▶ [STATED PROBLEM] Output the lines of the data below, word for word, and omit the pictures from your output.

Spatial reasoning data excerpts

Start

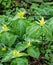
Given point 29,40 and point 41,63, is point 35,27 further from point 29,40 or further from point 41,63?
point 41,63

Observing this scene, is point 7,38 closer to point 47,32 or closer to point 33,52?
point 33,52

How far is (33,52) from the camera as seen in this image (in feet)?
7.79

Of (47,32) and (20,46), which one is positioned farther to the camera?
(20,46)

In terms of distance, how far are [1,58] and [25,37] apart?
0.31 meters

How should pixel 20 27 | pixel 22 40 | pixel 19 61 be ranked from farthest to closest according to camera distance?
pixel 22 40 → pixel 20 27 → pixel 19 61

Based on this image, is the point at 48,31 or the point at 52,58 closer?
the point at 48,31

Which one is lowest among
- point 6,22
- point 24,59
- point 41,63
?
point 41,63

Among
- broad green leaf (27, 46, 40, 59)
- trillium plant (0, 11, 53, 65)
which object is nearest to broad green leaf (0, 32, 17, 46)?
trillium plant (0, 11, 53, 65)

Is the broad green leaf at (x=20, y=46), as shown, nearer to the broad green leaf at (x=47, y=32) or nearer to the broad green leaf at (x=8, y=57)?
the broad green leaf at (x=8, y=57)

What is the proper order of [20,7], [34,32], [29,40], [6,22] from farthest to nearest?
1. [20,7]
2. [6,22]
3. [29,40]
4. [34,32]

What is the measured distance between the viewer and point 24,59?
2.30 metres

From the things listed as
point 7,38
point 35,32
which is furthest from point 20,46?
point 35,32

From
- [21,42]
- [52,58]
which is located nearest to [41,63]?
[52,58]

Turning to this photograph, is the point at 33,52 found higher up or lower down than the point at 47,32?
lower down
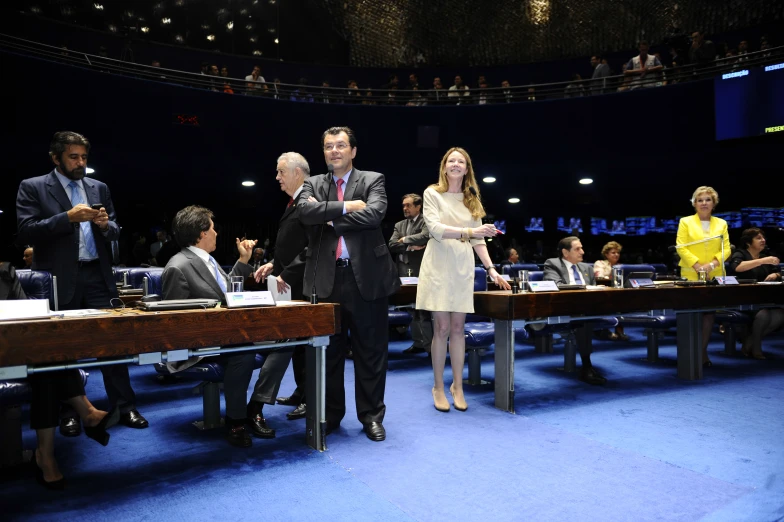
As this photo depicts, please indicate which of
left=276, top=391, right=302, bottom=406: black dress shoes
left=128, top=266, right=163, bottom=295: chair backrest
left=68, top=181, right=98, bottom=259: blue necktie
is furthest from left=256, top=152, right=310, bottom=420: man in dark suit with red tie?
left=128, top=266, right=163, bottom=295: chair backrest

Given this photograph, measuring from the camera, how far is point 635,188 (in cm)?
1165

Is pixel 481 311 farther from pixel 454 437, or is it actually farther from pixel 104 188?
pixel 104 188

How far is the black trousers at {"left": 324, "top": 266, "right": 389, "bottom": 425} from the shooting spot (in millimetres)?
2586

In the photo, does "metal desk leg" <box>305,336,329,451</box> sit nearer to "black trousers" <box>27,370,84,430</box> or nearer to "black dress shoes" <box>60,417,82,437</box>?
"black trousers" <box>27,370,84,430</box>

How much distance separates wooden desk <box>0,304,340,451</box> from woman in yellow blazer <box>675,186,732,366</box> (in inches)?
131

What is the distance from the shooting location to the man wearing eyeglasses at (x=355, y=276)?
255 cm

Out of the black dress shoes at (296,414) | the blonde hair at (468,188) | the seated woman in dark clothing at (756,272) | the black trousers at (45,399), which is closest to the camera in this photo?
the black trousers at (45,399)

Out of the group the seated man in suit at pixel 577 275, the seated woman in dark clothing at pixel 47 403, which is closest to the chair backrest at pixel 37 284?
the seated woman in dark clothing at pixel 47 403

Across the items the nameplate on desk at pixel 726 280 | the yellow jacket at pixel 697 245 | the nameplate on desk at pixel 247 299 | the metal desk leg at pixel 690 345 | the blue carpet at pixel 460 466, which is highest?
the yellow jacket at pixel 697 245

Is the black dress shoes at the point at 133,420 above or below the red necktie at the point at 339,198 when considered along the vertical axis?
below

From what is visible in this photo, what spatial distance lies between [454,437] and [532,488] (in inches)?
26.1

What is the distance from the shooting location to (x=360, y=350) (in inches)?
103

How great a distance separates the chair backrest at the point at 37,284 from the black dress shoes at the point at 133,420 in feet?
2.45

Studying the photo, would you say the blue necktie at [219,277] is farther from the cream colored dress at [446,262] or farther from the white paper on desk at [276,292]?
the cream colored dress at [446,262]
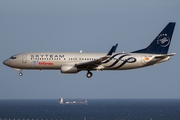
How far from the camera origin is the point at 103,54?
96312mm

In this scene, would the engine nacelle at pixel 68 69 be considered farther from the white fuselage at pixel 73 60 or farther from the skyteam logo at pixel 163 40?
the skyteam logo at pixel 163 40

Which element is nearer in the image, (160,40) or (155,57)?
(155,57)

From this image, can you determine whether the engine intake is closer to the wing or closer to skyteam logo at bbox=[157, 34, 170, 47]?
the wing

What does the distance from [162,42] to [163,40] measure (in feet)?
2.15

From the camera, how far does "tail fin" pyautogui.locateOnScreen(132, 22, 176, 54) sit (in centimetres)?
10125

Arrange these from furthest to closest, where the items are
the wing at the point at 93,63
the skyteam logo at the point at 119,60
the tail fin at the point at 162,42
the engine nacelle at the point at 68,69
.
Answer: the tail fin at the point at 162,42 → the skyteam logo at the point at 119,60 → the engine nacelle at the point at 68,69 → the wing at the point at 93,63

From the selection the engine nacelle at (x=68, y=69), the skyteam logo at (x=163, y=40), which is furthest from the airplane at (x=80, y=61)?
the skyteam logo at (x=163, y=40)

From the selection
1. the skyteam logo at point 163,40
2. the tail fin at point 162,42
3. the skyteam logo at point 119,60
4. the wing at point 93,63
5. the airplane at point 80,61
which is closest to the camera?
the wing at point 93,63

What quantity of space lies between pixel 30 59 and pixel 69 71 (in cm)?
769

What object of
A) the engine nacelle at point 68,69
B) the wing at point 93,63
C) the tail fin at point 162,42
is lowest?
the engine nacelle at point 68,69

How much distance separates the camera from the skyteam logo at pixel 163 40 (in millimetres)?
102363

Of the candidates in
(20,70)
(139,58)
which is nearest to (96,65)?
(139,58)

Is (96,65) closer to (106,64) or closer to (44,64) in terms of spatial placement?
(106,64)

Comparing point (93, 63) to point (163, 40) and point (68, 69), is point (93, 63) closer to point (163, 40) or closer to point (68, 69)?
point (68, 69)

End

▶ [PROBLEM SOLUTION]
Given point 29,40 and point 41,63, is point 35,27 further from point 29,40 or further from point 41,63?
point 41,63

Observing this scene, is point 7,38 closer to point 47,32 or closer to point 33,52?
point 33,52

How far is (33,52) from the camera as seen in this image (in feet)?
7.79

Of (47,32) and (20,46), which one is positioned farther to the camera?
(20,46)

In terms of distance, how far are [1,58] and [25,37] apart?
0.31 meters

How should pixel 20 27 | pixel 22 40 | pixel 19 61 be ranked from farthest to closest according to camera distance?
pixel 22 40 → pixel 20 27 → pixel 19 61

Based on this image, is the point at 48,31 or the point at 52,58 closer?
the point at 48,31

Which one is lowest among
- point 6,22
- point 24,59
- point 41,63
?
point 41,63

Among
- broad green leaf (27, 46, 40, 59)
- trillium plant (0, 11, 53, 65)
which object is nearest to broad green leaf (0, 32, 17, 46)?
trillium plant (0, 11, 53, 65)

Is the broad green leaf at (x=20, y=46), as shown, nearer to the broad green leaf at (x=47, y=32) or nearer to the broad green leaf at (x=8, y=57)?
the broad green leaf at (x=8, y=57)

What is the proper order of [20,7], [34,32], [29,40], [6,22] from farthest to nearest?
1. [20,7]
2. [6,22]
3. [29,40]
4. [34,32]

What is the measured distance between the viewer and point 24,59?
2.30 metres

From the things listed as
point 7,38
point 35,32
which is furthest from point 20,46?
point 35,32

From
- [21,42]
- [52,58]
which is located nearest to [41,63]?
[52,58]

Turning to this photograph, is the point at 33,52 found higher up or lower down than the point at 47,32?
lower down
As this photo depicts, please indicate which of
left=276, top=391, right=302, bottom=406: black dress shoes
left=128, top=266, right=163, bottom=295: chair backrest
left=68, top=181, right=98, bottom=259: blue necktie
is furthest from left=256, top=152, right=310, bottom=420: man in dark suit with red tie?
left=128, top=266, right=163, bottom=295: chair backrest

Given this photograph, measuring from the camera, how far is point 635,188 (in cm)?
1165

Is pixel 481 311 farther from pixel 454 437, or is it actually farther from pixel 104 188?
pixel 104 188

How far is the black trousers at {"left": 324, "top": 266, "right": 389, "bottom": 425} from the shooting spot (in millimetres)?
2586

In the photo, does "metal desk leg" <box>305,336,329,451</box> sit nearer to "black trousers" <box>27,370,84,430</box> or nearer to "black dress shoes" <box>60,417,82,437</box>?
"black trousers" <box>27,370,84,430</box>

How much distance separates wooden desk <box>0,304,340,451</box> from woman in yellow blazer <box>675,186,732,366</box> (in inches)?
131

What is the distance from the shooting location to the man wearing eyeglasses at (x=355, y=276)?
255 cm

Out of the black dress shoes at (296,414) | the blonde hair at (468,188) | the seated woman in dark clothing at (756,272) | the black trousers at (45,399), which is closest to the camera in this photo?
the black trousers at (45,399)

Out of the group the seated man in suit at pixel 577 275, the seated woman in dark clothing at pixel 47 403, which is closest to the chair backrest at pixel 37 284?
the seated woman in dark clothing at pixel 47 403

Across the items the nameplate on desk at pixel 726 280 | the yellow jacket at pixel 697 245 | the nameplate on desk at pixel 247 299 | the metal desk leg at pixel 690 345 | the blue carpet at pixel 460 466, which is highest?
the yellow jacket at pixel 697 245

Is the black dress shoes at the point at 133,420 above or below the red necktie at the point at 339,198 when considered along the vertical axis?
below

From what is visible in this photo, what spatial distance lies between [454,437] and [532,488] (in inches)?
26.1

What is the distance from the shooting location to (x=360, y=350) (in inches)?
103

How great a distance separates the chair backrest at the point at 37,284 from the black dress shoes at the point at 133,420 in feet?
2.45

Studying the photo, would you say the blue necktie at [219,277] is farther from the cream colored dress at [446,262] or farther from the white paper on desk at [276,292]?
the cream colored dress at [446,262]
How far from the camera origin is the point at 103,54?
96312mm

In this scene, would the engine nacelle at pixel 68 69 be considered farther from the white fuselage at pixel 73 60 or farther from the skyteam logo at pixel 163 40?
the skyteam logo at pixel 163 40

Which element is nearer in the image, (160,40) or (155,57)?
(155,57)

From this image, can you determine whether the engine intake is closer to the wing or closer to skyteam logo at bbox=[157, 34, 170, 47]?
the wing

What does the distance from [162,42] to [163,40] measure (in feet)?
2.15

From the camera, how far does "tail fin" pyautogui.locateOnScreen(132, 22, 176, 54) sit (in centimetres)?
10125

Arrange these from furthest to closest, where the items are
the wing at the point at 93,63
the skyteam logo at the point at 119,60
the tail fin at the point at 162,42
the engine nacelle at the point at 68,69
.
Answer: the tail fin at the point at 162,42 → the skyteam logo at the point at 119,60 → the engine nacelle at the point at 68,69 → the wing at the point at 93,63

From the selection the engine nacelle at (x=68, y=69), the skyteam logo at (x=163, y=40), which is furthest from the airplane at (x=80, y=61)?
the skyteam logo at (x=163, y=40)

From the selection
1. the skyteam logo at point 163,40
2. the tail fin at point 162,42
3. the skyteam logo at point 119,60
4. the wing at point 93,63
5. the airplane at point 80,61
which is closest to the camera?
the wing at point 93,63

What quantity of space lies between pixel 30 59 and pixel 69 71 (in cm)?
769

What object of
A) the engine nacelle at point 68,69
B) the wing at point 93,63
C) the tail fin at point 162,42
is lowest?
the engine nacelle at point 68,69

How much distance separates the camera from the skyteam logo at pixel 163 40 (in millimetres)?
102363

Of the candidates in
(20,70)
(139,58)
which is nearest to (96,65)?
(139,58)

Is (96,65) closer to (106,64) or closer to (44,64) in terms of spatial placement?
(106,64)

Comparing point (93, 63) to point (163, 40) and point (68, 69), is point (93, 63) closer to point (163, 40) or closer to point (68, 69)?
point (68, 69)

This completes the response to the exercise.